Another new iPhone application introduced this year is ParkPatrol, which allows users to report the location of a parking patrol officer so other users can determine if they are risking a fine.
Joe Darling from CRWDPOWER.COM, the inventor of ParkPatrol, says, “I came up with idea personally, based on frustrations with the parking situation here in my country, Australia. I am from the US and lived in Europe for 10 years so I am also familiar with the same parking conditions that are frustrating to most individuals on all 3 continents.”
Meanwhile, Jason Woodard, a Software Engineer at Google Labs recalls the moment he thought if Google Open Spot, an Android application that allows users to inform other users when a parking spot has become available.
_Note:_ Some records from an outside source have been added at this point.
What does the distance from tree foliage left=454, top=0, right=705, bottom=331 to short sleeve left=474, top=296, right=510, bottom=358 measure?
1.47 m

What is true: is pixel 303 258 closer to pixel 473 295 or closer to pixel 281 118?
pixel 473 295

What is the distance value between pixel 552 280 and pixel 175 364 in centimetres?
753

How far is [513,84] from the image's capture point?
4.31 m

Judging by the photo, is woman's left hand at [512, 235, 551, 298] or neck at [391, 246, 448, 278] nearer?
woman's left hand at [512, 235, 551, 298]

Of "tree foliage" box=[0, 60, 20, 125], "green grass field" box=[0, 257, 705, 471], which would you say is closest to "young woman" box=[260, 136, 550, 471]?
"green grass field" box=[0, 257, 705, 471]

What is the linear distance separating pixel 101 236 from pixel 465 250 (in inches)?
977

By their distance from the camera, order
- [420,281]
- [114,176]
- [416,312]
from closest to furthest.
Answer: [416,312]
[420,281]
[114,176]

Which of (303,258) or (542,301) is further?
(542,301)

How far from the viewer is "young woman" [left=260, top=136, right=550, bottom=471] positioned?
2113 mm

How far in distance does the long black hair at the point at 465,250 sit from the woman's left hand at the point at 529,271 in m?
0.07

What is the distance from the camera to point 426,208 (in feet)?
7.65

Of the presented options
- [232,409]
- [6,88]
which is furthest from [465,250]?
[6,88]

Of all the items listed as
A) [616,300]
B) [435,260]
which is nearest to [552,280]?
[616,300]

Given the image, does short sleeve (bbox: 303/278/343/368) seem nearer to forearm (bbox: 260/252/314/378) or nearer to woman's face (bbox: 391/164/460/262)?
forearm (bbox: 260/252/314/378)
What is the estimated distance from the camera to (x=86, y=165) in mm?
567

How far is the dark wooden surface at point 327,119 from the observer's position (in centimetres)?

“The idea for Open Spot came when I walking on East 94th Street and passed an open parking spot,” Woodard says. “I noticed it because there hadn’t been any open curb for the length of the block. I wondered how many people were circling for parking right then, and realized that my Android phone could be used to identify parking for the benefit of others.”
I think this enlightening view into the minds of the inventors of the most recent parking applications is another testament to the significant impact that parking has on people’s lives.
BTW, I was thinking about Google’s branding of Open Spot. They call their mail application Gmail. I wonder why they didn’t follow the same naming convention for their “spot” application.